November has been a busy month, both book- and life-wise. I had lots of reservations come in at once, many of which were brand new books with queues on, so they jumped straight to the top of my TBR (that’s my excuse for not reading all the books I said I would this month, anyway…). I’m not letting myself make any reservations on titles that are already available until January, by which time I’ll have hopefully cleared the decks a little.
I read 11 books around an intense Information Architecture (IA) project at work, a book pre-launch dinner for local booksellers and bloggers (an awesome night that I talk about in my latest book review), and a Halestorm gig (NGL I’m still buzzing from it four days later). Oh, and a day on the library frontline, and my monthly writing group.

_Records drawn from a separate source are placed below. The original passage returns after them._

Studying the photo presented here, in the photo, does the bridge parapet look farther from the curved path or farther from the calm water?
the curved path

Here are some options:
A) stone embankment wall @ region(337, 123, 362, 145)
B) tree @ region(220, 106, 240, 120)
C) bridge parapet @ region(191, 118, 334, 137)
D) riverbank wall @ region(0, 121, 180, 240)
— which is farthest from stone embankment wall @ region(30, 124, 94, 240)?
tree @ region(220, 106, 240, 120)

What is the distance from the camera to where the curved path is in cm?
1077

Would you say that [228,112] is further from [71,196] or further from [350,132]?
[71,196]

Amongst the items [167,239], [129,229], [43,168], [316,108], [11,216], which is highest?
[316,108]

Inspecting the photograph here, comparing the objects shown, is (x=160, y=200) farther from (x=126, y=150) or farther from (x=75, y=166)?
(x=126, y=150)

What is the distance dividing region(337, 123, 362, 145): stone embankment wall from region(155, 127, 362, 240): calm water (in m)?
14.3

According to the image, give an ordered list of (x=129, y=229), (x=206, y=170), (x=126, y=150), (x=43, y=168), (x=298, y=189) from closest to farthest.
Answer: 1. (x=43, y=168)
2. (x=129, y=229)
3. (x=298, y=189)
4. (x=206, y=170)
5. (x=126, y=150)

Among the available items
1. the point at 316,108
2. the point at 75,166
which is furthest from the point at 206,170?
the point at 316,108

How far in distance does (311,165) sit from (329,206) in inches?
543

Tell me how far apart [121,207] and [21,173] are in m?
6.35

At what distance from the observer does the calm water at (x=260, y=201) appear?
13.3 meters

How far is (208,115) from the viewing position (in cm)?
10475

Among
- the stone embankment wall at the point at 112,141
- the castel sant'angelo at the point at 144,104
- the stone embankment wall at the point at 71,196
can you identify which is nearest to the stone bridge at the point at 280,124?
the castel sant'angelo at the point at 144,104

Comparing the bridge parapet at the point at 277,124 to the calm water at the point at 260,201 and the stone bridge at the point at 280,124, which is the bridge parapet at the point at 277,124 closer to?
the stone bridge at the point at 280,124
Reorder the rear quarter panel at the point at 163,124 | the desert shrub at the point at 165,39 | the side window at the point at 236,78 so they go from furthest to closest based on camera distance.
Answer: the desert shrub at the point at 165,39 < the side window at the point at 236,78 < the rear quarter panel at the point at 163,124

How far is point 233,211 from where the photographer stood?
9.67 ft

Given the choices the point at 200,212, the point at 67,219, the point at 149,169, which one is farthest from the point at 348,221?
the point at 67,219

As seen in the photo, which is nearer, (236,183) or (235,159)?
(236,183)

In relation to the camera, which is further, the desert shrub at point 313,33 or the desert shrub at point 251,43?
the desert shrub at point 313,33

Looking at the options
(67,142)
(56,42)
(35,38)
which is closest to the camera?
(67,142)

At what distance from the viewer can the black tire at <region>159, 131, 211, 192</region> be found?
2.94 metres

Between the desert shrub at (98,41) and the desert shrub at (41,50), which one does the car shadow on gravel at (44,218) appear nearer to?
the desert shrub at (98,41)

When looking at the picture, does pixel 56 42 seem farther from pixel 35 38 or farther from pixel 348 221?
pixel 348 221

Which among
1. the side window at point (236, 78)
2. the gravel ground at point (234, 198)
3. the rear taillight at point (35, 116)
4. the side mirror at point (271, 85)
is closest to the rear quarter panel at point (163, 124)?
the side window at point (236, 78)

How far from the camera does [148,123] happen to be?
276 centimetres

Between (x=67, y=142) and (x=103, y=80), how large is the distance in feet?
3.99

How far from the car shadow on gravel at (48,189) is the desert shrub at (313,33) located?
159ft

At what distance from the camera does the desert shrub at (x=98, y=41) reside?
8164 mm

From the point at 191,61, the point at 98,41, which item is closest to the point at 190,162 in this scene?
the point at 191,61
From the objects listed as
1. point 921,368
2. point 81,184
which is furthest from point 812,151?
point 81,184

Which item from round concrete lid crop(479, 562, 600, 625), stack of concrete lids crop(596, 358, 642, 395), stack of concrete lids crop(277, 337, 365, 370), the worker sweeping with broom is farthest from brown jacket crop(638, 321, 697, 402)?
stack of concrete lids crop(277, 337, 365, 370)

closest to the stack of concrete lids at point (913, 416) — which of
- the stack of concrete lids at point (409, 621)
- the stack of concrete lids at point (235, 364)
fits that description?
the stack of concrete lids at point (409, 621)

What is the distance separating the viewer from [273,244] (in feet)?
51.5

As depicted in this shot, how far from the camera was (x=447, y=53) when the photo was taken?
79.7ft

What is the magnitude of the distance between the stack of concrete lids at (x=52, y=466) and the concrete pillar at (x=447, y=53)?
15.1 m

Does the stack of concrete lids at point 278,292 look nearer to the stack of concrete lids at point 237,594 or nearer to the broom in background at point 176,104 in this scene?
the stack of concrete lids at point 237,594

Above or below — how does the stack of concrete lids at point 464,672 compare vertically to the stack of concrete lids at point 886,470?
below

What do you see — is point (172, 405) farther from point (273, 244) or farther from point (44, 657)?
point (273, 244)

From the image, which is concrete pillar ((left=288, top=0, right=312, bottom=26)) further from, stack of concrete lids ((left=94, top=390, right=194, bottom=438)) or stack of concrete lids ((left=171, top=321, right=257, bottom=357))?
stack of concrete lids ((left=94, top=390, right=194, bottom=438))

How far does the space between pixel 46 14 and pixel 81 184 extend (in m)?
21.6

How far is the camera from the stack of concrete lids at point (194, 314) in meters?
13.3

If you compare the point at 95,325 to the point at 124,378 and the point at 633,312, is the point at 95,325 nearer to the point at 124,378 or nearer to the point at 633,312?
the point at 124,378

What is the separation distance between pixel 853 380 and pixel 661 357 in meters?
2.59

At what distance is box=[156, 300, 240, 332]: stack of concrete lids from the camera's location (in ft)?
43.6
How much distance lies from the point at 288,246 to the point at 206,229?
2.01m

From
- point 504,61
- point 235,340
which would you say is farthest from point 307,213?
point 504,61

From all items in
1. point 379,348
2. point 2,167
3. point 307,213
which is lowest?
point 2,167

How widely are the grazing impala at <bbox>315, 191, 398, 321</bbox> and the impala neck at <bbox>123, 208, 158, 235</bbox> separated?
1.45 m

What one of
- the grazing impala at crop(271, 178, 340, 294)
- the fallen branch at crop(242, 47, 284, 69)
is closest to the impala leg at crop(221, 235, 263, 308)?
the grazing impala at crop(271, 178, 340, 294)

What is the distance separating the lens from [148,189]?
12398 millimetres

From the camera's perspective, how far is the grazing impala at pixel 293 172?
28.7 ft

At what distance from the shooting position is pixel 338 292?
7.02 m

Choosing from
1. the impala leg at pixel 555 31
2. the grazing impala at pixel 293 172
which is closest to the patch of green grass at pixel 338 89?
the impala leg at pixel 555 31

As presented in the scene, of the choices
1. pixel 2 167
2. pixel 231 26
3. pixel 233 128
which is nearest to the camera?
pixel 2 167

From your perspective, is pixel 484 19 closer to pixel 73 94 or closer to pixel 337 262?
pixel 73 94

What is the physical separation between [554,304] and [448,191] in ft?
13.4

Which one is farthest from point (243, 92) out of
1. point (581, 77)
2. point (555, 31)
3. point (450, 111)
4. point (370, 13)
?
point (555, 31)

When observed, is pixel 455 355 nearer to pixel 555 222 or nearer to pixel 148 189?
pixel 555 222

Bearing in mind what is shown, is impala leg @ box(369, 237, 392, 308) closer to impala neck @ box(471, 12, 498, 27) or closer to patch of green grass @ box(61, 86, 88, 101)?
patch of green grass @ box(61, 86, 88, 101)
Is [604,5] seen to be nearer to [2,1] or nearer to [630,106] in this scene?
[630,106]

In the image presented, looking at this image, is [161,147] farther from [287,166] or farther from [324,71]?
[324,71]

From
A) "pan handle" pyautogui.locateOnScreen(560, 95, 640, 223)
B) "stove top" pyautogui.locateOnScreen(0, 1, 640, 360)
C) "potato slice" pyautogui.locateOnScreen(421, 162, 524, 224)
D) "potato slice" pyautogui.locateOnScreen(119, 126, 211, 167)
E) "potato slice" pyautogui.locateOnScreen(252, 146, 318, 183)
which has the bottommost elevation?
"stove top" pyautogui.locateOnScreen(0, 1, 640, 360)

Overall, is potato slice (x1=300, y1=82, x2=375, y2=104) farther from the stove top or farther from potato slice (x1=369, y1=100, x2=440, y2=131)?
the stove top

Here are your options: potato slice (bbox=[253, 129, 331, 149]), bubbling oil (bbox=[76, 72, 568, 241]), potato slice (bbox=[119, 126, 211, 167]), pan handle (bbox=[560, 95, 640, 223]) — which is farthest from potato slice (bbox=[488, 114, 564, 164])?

The Sun Sister, by Lucinda Riley. I love this series because the stories are so interesting and wide-ranging, with lots of action and social/women’s history.
I’m glad, though, that Electra has a less rose-tinted view of Pa Salt than her sisters. It’s taken a while for one of them to raise that it’s maybe a little weird and selfish for a rich single man to adopt babies from all over the world to fulfil his fantasy of having seven daughters named after the Pleiades, then be largely absent due to his mystery job while they’re brought up by the housekeeper and sent to boarding school with no knowledge of where they came from. I’m looking forward to seeing some questions answered in the final book next year! - 4.5*
The Light Years, by Elizabeth Jane Howard. First part of a family saga in the same vein as Elizabeth Goudge’s Eliot Chronicles. It features similar tropes (men damaged by war, women frustrated by the limitations placed upon them by society/marriage/motherhood but nonetheless judging others with similar issues, an incredibly selfless and helpful unmarried daughter, children having their own separate society and concerns to name just a few) but - having been written 50 years later - is much darker, as the characters get to have sex, be lesbians, and overstep the mark in the creepy father/daughter relationship - 4*
Ninth House, by Leigh Bardugo - 4.5*
Starve Acre, by Andrew Michael Hurley - 4*
Every Dead Thing, by John Connolly. The trouble with crime novels set in America is that they can be a bit… gunny. But I’ll persevere with the series in the hope it becomes more spooky, like Connolly’s Nocturnes short story collections, which I really enjoyed - 3*
Shadow and Bone, by Leigh Bardugo - 4*
Murder by the Minster, by Helen Cox. A quick and enjoyable read that plays slightly distressingly fast and loose with police practice and arrest procedure - 3.5*
Dark Matter, by Michelle Paver - 4*
The Lost Ones, by Anita Frank - 5*
I know I keep saying I’ll read certain books each month, and usually don’t achieve it, but I really have to read these books this month. I’ve renewed What a Carve Up!, How It All Began and The Raven King six times each (at seven I have to return them and get them out again, which feels like some sort of failure). It’s not that I haven’t wanted to read them, it’s just that other titles have arrived and taken precedence.
Similarly, I need to read Mindf*ck: Inside Cambridge Analytica’s plot to break the world by pink-haired whistleblower Christopher Wylie because it has a reservation on it. It was me who asked our stock librarian to buy it, though he didn’t respond to my joke about using it to learn how to manipulate our Facebook fans into donating to the library service… anyway, it looks really interesting, if rather scary.
I picked up Who Did You Tell? by Lesley Kara at the pre-launch dinner in her honour mentioned at the top of this post, and I really want to read it and review it in time for its release in January!